→ Instructions for the task
Copy only this range: the line with "167, 116) instead?" through the final line of the material, inclusive at both ends.

::::::

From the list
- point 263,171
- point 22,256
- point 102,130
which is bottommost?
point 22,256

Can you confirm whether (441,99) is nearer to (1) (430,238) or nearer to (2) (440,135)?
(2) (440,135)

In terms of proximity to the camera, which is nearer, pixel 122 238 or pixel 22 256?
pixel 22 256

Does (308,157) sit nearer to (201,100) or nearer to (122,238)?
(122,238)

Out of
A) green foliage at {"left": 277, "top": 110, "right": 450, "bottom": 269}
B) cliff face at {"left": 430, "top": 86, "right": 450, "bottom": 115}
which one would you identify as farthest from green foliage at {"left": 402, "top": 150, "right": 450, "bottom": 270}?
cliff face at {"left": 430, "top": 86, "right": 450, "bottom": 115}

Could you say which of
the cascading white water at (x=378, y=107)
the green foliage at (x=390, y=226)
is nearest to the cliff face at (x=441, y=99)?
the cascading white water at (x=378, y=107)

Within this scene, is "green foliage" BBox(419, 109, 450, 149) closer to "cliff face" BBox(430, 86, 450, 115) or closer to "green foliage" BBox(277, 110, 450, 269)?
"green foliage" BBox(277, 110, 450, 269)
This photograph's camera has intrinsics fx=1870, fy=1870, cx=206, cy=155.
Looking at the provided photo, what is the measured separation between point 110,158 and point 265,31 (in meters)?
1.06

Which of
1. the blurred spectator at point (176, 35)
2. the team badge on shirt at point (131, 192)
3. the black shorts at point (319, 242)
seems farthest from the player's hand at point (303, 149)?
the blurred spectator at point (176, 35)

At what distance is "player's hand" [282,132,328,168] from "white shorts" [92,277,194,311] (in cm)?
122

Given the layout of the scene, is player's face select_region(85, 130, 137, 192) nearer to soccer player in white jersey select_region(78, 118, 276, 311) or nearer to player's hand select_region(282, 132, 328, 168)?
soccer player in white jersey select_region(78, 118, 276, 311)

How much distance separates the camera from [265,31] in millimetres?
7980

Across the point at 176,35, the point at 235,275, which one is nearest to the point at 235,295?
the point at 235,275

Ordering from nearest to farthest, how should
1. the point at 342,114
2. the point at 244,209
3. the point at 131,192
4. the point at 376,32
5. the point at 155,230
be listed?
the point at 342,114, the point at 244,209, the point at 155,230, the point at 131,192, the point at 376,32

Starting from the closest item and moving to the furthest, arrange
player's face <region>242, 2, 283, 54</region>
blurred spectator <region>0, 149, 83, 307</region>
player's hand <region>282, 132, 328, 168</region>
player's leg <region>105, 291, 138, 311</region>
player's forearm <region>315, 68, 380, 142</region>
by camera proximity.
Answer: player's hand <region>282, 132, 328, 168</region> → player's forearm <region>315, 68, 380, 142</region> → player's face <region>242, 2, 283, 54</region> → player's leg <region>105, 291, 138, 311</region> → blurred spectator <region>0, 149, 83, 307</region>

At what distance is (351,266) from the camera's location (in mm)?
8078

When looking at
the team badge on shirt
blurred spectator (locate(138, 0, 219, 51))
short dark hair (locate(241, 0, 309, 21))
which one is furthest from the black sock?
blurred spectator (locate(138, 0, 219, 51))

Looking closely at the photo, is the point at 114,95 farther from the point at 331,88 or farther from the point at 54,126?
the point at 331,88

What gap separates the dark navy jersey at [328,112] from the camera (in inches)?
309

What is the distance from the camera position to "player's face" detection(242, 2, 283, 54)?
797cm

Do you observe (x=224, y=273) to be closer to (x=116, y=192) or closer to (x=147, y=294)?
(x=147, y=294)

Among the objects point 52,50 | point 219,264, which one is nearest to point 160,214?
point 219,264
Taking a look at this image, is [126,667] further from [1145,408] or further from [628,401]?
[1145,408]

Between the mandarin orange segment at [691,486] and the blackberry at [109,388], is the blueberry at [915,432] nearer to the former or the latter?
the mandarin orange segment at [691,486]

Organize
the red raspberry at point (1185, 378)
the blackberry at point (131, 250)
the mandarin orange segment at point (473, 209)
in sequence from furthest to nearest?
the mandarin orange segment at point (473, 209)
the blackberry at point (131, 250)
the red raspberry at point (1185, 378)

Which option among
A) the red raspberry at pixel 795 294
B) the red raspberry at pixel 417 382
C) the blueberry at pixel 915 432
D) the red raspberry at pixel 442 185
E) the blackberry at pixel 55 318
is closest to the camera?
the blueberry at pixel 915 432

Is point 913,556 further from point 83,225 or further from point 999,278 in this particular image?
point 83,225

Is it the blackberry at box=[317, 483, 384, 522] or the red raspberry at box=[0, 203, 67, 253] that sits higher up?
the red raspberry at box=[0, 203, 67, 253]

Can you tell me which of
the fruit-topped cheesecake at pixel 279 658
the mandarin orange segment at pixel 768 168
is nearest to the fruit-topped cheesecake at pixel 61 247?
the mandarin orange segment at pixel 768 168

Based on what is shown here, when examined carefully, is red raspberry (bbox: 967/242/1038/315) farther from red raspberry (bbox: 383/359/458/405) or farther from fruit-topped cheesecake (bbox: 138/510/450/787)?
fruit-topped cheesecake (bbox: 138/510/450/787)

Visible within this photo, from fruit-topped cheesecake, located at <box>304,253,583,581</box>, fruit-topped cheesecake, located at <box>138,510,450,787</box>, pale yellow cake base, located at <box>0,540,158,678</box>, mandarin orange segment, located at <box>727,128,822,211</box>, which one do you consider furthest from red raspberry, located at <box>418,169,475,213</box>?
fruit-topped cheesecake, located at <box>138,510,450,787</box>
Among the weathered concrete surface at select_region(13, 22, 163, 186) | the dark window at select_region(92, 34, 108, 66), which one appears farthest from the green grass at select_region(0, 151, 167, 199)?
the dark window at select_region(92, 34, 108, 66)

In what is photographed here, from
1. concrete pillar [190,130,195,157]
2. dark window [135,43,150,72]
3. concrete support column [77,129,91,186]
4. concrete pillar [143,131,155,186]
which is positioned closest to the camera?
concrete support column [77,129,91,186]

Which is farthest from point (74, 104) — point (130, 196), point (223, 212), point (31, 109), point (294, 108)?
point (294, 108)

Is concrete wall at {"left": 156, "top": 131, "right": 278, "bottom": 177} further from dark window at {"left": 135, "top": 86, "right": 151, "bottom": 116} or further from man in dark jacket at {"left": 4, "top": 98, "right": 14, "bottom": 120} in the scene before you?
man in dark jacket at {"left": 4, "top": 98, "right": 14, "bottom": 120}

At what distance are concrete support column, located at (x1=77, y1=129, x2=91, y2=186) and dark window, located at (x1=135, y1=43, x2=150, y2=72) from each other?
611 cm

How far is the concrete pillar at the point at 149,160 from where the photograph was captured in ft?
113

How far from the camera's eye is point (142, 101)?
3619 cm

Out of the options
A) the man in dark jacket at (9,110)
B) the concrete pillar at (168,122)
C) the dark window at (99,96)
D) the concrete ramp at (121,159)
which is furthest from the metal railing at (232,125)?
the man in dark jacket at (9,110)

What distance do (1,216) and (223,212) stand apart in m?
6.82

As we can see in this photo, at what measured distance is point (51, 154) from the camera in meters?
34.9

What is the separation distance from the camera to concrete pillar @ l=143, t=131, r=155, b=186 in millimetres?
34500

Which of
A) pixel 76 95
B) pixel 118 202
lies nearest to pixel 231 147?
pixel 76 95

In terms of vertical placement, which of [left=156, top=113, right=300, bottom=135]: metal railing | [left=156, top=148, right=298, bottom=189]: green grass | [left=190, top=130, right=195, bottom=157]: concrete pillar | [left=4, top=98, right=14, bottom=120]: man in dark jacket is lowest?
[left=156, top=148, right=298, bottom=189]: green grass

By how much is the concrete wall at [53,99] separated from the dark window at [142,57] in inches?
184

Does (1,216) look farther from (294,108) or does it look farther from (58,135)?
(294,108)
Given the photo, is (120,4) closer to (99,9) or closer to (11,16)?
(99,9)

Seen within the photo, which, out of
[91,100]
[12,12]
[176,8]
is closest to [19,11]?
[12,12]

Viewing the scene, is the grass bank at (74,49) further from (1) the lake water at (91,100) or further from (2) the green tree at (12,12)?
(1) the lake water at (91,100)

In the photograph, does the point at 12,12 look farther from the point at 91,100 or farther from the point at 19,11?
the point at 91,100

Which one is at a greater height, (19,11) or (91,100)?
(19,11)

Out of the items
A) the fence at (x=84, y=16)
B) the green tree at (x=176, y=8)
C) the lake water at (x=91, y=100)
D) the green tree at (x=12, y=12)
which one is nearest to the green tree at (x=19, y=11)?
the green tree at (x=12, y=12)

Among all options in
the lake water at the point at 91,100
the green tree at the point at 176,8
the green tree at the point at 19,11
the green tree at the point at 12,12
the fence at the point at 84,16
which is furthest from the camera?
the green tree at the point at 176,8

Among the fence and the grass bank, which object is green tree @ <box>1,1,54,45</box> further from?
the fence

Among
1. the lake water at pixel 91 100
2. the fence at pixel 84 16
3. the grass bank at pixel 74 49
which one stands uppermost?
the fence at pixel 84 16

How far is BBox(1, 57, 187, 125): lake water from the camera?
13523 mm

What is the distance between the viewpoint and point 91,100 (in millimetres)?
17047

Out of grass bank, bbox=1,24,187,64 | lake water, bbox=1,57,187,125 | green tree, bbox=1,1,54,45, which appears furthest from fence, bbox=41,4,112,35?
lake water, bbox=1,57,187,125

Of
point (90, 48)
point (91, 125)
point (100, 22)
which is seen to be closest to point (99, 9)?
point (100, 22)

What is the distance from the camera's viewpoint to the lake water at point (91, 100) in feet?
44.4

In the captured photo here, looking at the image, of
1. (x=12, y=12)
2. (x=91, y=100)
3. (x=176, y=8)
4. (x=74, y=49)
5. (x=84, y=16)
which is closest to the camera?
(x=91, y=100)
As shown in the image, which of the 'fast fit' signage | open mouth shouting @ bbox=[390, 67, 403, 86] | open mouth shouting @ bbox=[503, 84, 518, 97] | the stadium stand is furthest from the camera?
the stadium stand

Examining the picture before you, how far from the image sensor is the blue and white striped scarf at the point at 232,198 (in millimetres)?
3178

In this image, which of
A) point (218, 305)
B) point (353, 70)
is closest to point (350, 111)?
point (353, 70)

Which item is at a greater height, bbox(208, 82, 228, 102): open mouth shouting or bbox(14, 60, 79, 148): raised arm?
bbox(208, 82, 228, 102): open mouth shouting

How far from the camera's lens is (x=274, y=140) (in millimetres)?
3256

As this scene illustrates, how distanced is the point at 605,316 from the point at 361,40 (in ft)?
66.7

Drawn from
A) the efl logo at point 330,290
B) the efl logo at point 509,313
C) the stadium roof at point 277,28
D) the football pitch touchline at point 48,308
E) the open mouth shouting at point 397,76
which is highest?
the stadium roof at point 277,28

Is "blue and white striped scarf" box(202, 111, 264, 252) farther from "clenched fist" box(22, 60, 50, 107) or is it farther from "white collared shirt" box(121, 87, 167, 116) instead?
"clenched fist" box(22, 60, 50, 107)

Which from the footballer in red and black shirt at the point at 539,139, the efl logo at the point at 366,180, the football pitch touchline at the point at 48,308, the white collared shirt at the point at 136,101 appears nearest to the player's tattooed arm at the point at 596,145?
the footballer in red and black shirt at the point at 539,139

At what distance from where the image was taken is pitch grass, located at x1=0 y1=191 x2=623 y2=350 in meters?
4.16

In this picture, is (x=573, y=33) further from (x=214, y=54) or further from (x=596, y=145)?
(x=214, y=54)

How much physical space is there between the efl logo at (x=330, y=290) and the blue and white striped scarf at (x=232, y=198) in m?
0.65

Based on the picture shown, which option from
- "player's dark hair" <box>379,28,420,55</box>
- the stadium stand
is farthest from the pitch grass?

::::::

→ Output
Is "blue and white striped scarf" box(202, 111, 264, 252) farther from "clenched fist" box(22, 60, 50, 107) or is it farther from "white collared shirt" box(121, 87, 167, 116) instead?
"clenched fist" box(22, 60, 50, 107)

Which from the footballer in red and black shirt at the point at 539,139, the efl logo at the point at 366,180, the football pitch touchline at the point at 48,308, the white collared shirt at the point at 136,101 appears nearest to the player's tattooed arm at the point at 596,145?
the footballer in red and black shirt at the point at 539,139

At what distance from where the image was taken is pitch grass, located at x1=0 y1=191 x2=623 y2=350 in meters?
4.16

In this picture, is (x=573, y=33) further from (x=214, y=54) or further from (x=596, y=145)?
(x=214, y=54)

How much physical space is there between the efl logo at (x=330, y=290) and the blue and white striped scarf at (x=232, y=198) in m?
0.65

Based on the picture shown, which option from
- "player's dark hair" <box>379,28,420,55</box>
- the stadium stand
is farthest from the pitch grass?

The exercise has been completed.